▶ _Study text_
···
News, notes, and observations from the James River Valley in northern South Dakota with special attention to reviewing the performance of the media--old and new. E-Mail to MinneKota@gmail.com

Wednesday, December 27, 2006

Star Tribune heads for dust-biting

The Star Tribune is being sold to a New York investment firm, Avista Capital Partners. The paper was purchased in 1998 by McClatchy for $1.2 billion. It was sold by McClatchy to Avista for $530 million.

The sale is one which indicates what is happening to newspapers and the news business in general. While the Start Tribune has continued to be profitable, it has also faced the problems of declining revenues and declining subscriptions that other major newspapers face. According to stories from the Star Tribune and the web sites of parties to the transaction, the impact of the Internet on classified ad sales is the most significant part of declining performance. Note that "performance" is totally defined by the ability to make money. Performance in terms of getting the news and getting it right is not mentioned.

The sale leaves the Twin Cities under a haze about what kind of print media will serve the market. Early this year, the Pioneer Press was purchased by McClatchy when it bought the Knight Ridder chain, which also owned the Aberdeen American News. But McClatchy immediately divested itself of a number of the Knight Ridder papers. The St. Paul Pioneer Press was sold to Denver-based MediaNews Group and the Aberdeen paper was sold to Schurz Communications in South Bend, Indiana. (Why does the American News web site have a link to the McClatchy organization?)
···
Collected data
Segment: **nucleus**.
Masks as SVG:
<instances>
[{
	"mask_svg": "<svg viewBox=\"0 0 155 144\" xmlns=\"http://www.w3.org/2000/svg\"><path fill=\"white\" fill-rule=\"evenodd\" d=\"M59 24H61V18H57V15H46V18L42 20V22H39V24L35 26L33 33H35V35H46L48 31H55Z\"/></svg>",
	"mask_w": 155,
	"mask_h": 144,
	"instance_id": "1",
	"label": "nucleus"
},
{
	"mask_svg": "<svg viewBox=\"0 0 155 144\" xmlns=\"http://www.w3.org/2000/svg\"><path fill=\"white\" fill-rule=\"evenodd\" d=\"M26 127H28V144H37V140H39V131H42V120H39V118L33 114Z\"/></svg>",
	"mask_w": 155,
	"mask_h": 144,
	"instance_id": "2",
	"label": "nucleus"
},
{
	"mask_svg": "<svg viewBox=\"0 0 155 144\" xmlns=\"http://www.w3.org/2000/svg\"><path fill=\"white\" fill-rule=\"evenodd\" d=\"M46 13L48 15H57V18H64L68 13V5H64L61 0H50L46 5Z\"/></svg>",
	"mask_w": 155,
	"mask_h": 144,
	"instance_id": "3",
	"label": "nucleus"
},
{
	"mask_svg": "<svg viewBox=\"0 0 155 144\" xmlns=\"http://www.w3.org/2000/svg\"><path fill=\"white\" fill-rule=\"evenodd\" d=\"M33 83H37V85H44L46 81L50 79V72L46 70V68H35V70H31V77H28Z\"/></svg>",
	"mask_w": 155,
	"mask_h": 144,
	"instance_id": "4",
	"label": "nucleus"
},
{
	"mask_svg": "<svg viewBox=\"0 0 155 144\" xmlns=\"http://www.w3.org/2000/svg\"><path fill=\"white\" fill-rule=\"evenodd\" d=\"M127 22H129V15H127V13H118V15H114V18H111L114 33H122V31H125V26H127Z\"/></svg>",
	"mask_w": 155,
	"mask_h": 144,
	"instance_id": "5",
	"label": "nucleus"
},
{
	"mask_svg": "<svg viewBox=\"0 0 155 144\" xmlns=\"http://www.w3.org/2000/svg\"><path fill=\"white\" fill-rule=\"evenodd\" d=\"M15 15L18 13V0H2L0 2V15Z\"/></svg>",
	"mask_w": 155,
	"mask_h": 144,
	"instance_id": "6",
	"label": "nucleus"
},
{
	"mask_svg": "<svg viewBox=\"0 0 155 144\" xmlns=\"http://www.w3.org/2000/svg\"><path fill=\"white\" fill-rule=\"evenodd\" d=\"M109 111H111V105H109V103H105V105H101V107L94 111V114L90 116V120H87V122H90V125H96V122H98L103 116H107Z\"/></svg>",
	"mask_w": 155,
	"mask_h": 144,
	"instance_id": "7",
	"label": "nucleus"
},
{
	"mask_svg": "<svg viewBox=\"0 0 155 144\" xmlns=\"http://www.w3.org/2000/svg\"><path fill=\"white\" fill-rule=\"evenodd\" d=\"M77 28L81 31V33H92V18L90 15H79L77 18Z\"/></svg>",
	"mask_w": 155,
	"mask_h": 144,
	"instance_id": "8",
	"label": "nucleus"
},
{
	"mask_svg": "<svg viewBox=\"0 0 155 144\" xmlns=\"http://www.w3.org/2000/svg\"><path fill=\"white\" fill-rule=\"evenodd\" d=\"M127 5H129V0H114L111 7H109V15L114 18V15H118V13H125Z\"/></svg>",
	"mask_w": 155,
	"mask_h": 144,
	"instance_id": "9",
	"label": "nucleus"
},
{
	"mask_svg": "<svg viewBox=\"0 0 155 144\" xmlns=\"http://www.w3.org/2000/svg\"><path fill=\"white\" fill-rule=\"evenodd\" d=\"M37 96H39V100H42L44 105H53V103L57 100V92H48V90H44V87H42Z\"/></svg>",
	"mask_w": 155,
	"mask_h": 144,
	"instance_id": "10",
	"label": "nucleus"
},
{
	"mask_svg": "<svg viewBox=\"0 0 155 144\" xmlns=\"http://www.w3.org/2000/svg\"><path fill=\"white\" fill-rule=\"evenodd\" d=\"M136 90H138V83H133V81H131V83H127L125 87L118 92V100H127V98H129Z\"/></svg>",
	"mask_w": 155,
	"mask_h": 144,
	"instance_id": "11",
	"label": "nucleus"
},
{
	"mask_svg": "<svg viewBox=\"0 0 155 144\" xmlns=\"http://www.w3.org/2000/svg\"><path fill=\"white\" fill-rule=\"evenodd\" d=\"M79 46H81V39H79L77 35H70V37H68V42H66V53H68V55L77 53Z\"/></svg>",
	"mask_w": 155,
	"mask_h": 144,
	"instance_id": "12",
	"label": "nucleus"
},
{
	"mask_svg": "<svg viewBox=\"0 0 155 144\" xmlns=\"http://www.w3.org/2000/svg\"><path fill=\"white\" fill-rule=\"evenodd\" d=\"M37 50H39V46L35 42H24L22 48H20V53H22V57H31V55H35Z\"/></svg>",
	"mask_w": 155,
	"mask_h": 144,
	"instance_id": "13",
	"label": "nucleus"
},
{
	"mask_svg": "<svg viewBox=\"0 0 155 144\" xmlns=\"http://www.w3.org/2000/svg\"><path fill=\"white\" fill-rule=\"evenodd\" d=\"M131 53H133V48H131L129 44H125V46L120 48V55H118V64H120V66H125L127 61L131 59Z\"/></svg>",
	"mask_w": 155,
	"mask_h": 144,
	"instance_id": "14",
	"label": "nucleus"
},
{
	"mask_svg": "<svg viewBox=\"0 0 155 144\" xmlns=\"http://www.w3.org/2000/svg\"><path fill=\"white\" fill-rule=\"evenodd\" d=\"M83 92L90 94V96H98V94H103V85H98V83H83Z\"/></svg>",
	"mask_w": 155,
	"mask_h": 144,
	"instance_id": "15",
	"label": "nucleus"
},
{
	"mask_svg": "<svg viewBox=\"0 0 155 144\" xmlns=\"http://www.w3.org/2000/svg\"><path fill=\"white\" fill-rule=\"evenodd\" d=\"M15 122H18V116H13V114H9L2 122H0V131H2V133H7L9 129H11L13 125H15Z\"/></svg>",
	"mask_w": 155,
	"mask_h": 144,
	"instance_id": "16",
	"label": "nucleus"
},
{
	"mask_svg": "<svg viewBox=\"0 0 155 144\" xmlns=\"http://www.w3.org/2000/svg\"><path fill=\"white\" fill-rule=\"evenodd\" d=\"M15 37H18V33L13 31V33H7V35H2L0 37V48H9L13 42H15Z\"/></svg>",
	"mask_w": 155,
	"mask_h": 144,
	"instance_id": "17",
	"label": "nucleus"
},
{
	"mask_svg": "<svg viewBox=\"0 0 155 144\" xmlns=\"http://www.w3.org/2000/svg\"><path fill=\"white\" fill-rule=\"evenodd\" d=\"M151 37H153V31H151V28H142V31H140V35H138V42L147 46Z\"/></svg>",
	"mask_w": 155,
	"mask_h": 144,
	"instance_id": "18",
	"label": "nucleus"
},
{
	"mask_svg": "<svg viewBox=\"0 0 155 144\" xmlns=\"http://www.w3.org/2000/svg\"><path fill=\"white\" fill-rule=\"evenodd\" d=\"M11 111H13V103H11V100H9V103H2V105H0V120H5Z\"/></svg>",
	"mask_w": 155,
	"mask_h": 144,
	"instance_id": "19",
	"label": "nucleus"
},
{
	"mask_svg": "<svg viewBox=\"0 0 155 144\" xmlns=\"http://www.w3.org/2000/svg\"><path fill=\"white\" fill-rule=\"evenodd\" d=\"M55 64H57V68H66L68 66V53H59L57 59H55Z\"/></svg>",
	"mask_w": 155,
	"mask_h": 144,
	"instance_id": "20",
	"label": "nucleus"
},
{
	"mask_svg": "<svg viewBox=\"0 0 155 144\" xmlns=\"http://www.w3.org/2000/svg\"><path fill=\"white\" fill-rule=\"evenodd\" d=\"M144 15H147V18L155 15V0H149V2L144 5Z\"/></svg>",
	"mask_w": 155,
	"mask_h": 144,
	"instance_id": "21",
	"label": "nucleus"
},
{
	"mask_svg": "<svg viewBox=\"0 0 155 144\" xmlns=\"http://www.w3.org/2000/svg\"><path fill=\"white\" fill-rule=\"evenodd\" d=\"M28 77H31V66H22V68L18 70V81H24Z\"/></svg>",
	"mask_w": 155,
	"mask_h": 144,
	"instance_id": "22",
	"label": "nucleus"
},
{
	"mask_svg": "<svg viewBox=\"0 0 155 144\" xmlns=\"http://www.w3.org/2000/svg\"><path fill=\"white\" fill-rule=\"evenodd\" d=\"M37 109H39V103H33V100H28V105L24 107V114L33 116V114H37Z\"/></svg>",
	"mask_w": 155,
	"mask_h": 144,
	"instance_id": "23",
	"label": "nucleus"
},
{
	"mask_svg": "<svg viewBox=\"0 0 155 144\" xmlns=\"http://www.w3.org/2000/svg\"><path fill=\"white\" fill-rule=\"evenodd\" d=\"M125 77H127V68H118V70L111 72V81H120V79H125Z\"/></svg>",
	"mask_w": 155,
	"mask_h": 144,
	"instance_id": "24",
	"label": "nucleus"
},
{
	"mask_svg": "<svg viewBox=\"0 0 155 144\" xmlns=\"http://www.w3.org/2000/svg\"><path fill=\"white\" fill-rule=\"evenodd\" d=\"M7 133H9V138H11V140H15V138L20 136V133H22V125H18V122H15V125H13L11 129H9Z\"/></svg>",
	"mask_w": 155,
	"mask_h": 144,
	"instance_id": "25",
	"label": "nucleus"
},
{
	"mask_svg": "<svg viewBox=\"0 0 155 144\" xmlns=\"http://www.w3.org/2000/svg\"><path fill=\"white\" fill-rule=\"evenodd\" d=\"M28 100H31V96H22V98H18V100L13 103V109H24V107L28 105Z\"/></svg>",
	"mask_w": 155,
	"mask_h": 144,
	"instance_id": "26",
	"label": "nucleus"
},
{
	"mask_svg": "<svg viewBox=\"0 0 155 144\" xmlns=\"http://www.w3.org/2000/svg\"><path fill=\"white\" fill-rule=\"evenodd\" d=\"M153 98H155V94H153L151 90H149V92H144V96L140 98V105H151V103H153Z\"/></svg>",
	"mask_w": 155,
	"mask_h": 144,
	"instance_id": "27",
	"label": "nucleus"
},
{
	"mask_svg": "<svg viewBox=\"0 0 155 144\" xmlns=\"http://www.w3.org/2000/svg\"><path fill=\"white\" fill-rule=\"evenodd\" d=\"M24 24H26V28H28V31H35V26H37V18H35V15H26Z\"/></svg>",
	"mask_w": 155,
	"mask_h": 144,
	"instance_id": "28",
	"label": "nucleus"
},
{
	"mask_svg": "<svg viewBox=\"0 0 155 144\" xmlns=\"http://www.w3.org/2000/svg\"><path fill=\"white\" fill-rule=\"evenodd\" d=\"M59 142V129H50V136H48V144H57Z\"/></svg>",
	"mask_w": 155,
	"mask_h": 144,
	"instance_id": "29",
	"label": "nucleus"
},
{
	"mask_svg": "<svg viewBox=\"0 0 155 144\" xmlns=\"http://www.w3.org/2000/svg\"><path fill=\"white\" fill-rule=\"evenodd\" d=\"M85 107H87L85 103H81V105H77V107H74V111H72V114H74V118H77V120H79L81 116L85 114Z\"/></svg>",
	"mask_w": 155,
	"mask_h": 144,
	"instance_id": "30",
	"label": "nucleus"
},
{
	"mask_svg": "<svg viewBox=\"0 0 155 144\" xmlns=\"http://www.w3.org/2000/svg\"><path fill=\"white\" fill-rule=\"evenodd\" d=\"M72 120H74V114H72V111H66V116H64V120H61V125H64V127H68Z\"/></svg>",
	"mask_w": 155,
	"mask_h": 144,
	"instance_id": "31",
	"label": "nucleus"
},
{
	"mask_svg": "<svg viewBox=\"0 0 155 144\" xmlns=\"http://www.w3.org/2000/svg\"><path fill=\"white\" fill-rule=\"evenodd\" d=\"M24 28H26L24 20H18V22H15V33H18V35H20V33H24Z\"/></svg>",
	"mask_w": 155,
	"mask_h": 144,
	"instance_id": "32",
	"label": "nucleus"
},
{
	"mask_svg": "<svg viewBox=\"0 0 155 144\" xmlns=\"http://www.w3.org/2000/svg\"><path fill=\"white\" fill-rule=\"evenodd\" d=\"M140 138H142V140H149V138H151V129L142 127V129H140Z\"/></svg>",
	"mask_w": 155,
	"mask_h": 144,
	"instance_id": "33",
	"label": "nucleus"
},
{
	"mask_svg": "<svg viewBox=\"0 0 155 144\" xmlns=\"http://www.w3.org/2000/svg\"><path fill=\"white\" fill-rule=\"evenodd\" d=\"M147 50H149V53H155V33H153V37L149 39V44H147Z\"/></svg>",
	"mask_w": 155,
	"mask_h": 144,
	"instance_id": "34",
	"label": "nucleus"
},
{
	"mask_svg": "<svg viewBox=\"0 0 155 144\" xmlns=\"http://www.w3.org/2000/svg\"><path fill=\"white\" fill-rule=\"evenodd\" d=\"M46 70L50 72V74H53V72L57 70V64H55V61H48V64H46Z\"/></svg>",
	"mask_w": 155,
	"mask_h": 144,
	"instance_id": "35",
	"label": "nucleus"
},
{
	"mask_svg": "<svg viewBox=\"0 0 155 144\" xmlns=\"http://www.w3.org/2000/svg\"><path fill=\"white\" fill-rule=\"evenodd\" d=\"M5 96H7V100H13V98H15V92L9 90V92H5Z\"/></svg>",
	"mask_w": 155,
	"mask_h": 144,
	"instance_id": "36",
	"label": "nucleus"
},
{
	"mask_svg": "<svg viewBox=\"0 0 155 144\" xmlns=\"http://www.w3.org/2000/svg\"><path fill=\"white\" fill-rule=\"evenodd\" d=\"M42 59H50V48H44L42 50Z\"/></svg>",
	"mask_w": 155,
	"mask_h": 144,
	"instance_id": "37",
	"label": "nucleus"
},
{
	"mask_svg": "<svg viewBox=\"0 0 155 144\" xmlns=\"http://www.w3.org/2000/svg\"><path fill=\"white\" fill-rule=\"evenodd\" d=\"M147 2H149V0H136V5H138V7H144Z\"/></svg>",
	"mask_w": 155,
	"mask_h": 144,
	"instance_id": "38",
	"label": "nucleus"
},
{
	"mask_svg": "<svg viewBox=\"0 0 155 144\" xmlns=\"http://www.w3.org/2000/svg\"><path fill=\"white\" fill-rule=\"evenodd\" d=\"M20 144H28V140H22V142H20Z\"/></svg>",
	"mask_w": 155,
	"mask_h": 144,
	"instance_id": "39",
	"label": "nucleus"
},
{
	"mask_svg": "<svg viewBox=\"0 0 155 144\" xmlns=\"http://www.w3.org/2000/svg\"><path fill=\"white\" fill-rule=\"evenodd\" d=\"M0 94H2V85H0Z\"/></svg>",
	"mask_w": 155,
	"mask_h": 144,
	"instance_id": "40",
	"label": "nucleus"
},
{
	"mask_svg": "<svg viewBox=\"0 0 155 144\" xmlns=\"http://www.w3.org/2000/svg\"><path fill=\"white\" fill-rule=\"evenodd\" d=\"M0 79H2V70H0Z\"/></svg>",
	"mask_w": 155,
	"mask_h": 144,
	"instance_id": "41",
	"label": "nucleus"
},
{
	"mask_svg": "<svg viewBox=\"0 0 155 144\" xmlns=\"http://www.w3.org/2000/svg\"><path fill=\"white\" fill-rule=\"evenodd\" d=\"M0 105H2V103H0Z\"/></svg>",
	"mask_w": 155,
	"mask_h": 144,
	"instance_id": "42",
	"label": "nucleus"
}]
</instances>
···
▶ _What to do_
(a) Print everything in the Star Tribune post from "The sale leaves" down to "the McClatchy organization?)".
(b) Translate this sentence from the Star Tribune post into French: "The Star Tribune is being sold to a New York investment firm, Avista Capital Partners."
(c) Pick up the Star Tribune post after its last sentence and carry it on.
The entries have no connection to the Star Tribune post.

▶ _Answers to the exercise_
(a)
The sale leaves the Twin Cities under a haze about what kind of print media will serve the market. Early this year, the Pioneer Press was purchased by McClatchy when it bought the Knight Ridder chain, which also owned the Aberdeen American News. But McClatchy immediately divested itself of a number of the Knight Ridder papers. The St. Paul Pioneer Press was sold to Denver-based MediaNews Group and the Aberdeen paper was sold to Schurz Communications in South Bend, Indiana. (Why does the American News web site have a link to the McClatchy organization?)

(b) Le Star Tribune est en train d'être vendu à une société d'investissement new-yorkaise, Avista Capital Partners.

(c)
Many prominent newspapers have either been sold or are up for sale. While competition from cable news and the Internet is often cited as the moving factor in changing the face of print journalism, the business is experiencing the same process of acquisitions, mergers, and sell-offs that are a part of the corporate business culture. When businesses are acquired, merged, or absorbed into other businesses, many do not survive, and seldom are improvements made to the products or services they once provided.

As the Star Tribune and the Pioneer Press set the standards of journalistic enterprise of the northern plains--despite the constant snarks of bloggers who go into petulant fits when newspapers do not print the dogma they worship--the rapid shifting of ownership to organizations devoted to corporate bottom lines rather than journalistic integrity signals a potential shift from fact-based journalism to consumer-driven content for the region.

The paper to watch is the Pioneer Press. MediaNews Group is largely in the news business and includes the Denver Post among its holdings.